How can we reconcile this claim with the fact that the operationalised ‘relative fitness’ often walks approximately randomly, at least not often sustainedly upward[2]? Well, it’s precisely because it’s relative—relative to a changing series of fitness landscapes over time. Those landscapes change in part as a consequence of abiotic processes, partly as a consequence of other species’ changes, and often as a consequence of the very trait changes which natural selection is itself imposing within a population/species!
So, I think, we can say with a straight face that natural selection is optimising (weakly) for increased fitness, even while a changing fitness landscape means that almost by definition relative fitness hovers around a constant for most extant lineages. I don’t think it’s optimising on species, but on lineages (which sometimes correspond).[3]
In cases where the relative fitness of a trait corresponds with its prevalence, there can be a dynamic equilibrium at neither of these modes. Consider evolutionary stable strategies. But the vast majority of mutations ever have hit the ‘extinct’ attractor, and a lot of extant material is of the form ‘ancestor of a large proportion of living organisms’.

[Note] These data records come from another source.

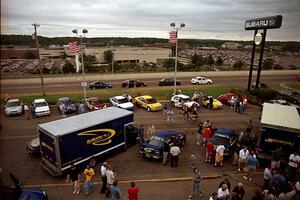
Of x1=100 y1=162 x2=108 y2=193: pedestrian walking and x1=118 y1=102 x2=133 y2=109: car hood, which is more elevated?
x1=118 y1=102 x2=133 y2=109: car hood

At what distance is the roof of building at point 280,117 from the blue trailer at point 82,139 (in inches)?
332

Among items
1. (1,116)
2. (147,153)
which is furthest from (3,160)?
(1,116)

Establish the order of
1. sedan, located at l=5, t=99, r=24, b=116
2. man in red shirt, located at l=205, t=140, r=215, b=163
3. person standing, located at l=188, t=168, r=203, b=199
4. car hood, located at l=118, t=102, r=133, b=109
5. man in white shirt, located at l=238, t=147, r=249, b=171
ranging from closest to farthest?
1. person standing, located at l=188, t=168, r=203, b=199
2. man in white shirt, located at l=238, t=147, r=249, b=171
3. man in red shirt, located at l=205, t=140, r=215, b=163
4. sedan, located at l=5, t=99, r=24, b=116
5. car hood, located at l=118, t=102, r=133, b=109

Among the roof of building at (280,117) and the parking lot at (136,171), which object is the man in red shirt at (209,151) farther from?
the roof of building at (280,117)

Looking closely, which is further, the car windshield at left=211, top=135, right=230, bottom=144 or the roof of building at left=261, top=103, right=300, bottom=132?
the car windshield at left=211, top=135, right=230, bottom=144

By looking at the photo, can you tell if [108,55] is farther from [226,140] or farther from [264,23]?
[226,140]

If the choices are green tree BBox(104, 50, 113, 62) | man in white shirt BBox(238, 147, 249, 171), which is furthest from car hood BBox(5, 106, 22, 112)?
green tree BBox(104, 50, 113, 62)

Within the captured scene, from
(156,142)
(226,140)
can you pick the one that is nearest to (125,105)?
(156,142)

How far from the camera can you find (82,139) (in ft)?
42.2

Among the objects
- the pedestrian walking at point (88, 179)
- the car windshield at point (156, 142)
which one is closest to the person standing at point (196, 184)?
the car windshield at point (156, 142)

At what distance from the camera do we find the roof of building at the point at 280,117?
12812 millimetres

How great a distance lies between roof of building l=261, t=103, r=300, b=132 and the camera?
1281cm

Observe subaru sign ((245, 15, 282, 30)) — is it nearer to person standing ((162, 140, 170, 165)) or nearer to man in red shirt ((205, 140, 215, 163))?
man in red shirt ((205, 140, 215, 163))

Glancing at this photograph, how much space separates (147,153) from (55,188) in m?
5.40
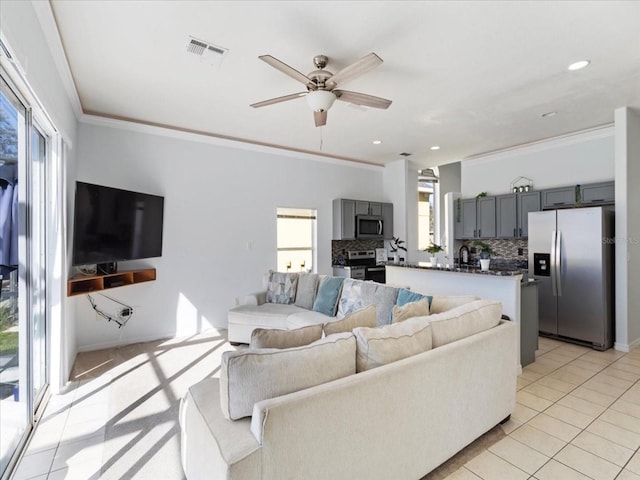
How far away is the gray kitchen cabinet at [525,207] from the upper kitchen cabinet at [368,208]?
90.9 inches

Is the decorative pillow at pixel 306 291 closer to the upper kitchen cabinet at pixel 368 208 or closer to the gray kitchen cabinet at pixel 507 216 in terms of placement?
the upper kitchen cabinet at pixel 368 208

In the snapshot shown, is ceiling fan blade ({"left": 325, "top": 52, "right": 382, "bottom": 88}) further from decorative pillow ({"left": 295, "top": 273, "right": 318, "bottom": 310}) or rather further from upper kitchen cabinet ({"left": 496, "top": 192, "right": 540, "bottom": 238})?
upper kitchen cabinet ({"left": 496, "top": 192, "right": 540, "bottom": 238})

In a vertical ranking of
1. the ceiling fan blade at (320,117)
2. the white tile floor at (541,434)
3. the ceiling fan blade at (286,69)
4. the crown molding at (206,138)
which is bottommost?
the white tile floor at (541,434)

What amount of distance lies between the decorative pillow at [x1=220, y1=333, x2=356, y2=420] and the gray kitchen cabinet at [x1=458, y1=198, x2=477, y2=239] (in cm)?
512

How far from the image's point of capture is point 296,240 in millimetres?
5723

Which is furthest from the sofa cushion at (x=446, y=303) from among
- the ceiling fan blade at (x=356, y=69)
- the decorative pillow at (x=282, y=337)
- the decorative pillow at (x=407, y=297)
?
the ceiling fan blade at (x=356, y=69)

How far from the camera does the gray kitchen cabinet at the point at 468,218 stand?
583cm

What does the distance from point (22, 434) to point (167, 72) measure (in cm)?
296

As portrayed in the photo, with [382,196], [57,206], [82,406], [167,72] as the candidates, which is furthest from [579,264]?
[57,206]

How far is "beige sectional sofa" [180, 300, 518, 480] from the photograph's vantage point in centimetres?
128

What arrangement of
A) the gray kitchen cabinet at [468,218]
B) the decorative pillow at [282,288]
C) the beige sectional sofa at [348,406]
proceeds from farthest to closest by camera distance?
the gray kitchen cabinet at [468,218]
the decorative pillow at [282,288]
the beige sectional sofa at [348,406]

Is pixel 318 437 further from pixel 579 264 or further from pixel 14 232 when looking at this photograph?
pixel 579 264

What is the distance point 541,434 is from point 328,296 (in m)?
Result: 2.24

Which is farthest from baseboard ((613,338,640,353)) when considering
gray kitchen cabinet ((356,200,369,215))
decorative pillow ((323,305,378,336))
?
gray kitchen cabinet ((356,200,369,215))
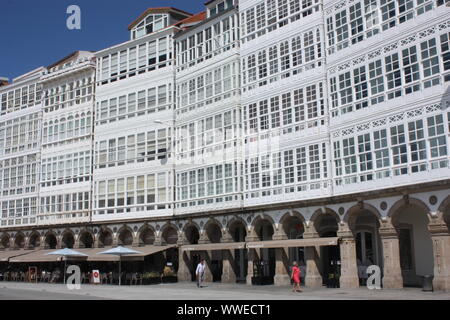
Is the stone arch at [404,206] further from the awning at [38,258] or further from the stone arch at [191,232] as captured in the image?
the awning at [38,258]

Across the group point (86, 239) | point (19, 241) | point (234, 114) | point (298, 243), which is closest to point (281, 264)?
point (298, 243)

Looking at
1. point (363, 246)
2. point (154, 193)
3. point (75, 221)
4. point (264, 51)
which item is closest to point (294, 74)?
point (264, 51)

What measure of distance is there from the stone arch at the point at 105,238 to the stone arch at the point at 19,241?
1009 centimetres

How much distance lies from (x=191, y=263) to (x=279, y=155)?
1095cm

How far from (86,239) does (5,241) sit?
10262 mm

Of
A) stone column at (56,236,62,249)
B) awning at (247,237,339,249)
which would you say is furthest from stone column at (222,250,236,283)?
stone column at (56,236,62,249)

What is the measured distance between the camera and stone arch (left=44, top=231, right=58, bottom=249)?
4803cm

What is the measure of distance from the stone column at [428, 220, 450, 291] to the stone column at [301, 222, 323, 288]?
7.21m

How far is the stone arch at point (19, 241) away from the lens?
5081 cm

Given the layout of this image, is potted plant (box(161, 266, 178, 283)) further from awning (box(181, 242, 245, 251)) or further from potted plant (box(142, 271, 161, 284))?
awning (box(181, 242, 245, 251))

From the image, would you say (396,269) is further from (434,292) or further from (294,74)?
(294,74)

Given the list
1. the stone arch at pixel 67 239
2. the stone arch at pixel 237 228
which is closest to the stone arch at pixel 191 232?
the stone arch at pixel 237 228

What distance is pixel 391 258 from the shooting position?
26859mm

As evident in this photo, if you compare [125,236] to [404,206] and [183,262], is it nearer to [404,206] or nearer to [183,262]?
[183,262]
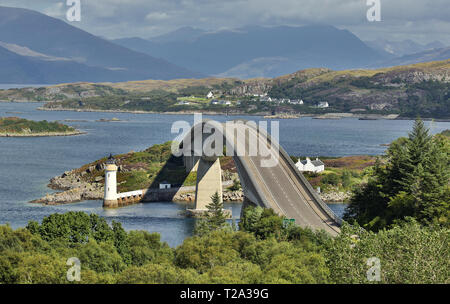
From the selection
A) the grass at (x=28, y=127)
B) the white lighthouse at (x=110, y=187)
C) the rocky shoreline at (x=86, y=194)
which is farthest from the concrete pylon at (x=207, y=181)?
the grass at (x=28, y=127)

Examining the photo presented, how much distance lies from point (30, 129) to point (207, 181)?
101548 mm

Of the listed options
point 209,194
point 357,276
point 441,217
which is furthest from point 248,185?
point 357,276

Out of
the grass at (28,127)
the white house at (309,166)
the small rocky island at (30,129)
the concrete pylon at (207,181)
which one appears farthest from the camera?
the grass at (28,127)

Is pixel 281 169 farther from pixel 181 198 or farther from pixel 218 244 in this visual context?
pixel 218 244

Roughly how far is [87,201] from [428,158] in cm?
4022

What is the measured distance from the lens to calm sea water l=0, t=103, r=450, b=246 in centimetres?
6159

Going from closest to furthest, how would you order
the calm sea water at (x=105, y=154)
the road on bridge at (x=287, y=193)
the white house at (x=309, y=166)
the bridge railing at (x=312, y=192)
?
the road on bridge at (x=287, y=193)
the bridge railing at (x=312, y=192)
the calm sea water at (x=105, y=154)
the white house at (x=309, y=166)

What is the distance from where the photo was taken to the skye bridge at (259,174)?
49406 mm

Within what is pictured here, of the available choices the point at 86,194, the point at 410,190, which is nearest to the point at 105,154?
the point at 86,194

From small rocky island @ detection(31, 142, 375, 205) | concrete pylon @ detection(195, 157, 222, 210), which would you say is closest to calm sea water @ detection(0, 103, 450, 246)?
concrete pylon @ detection(195, 157, 222, 210)

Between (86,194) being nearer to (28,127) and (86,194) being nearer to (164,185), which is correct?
(164,185)

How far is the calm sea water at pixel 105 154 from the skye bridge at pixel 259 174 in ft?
17.4

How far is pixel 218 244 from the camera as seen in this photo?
3497 centimetres

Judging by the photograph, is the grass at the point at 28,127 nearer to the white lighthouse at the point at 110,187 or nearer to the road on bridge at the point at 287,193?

Though note we do see (briefly?) sustained upward fitness in times of abundance, as notably in human population and in adaptive radiation in response to new resources, habitats, and niches becoming available.
Now, if the earlier instances of now-extinct lineages were somehow evolutionarily ‘frozen’ and periodically revived back into existence, we really would see that natural selection pushes for increased fitness. But because those lineages aren’t (by definition) around any more, the fitness landscape’s changes over time are under no obligation to be transitive, so in fact a faceoff between a chicken and a velociraptor might tell a different story.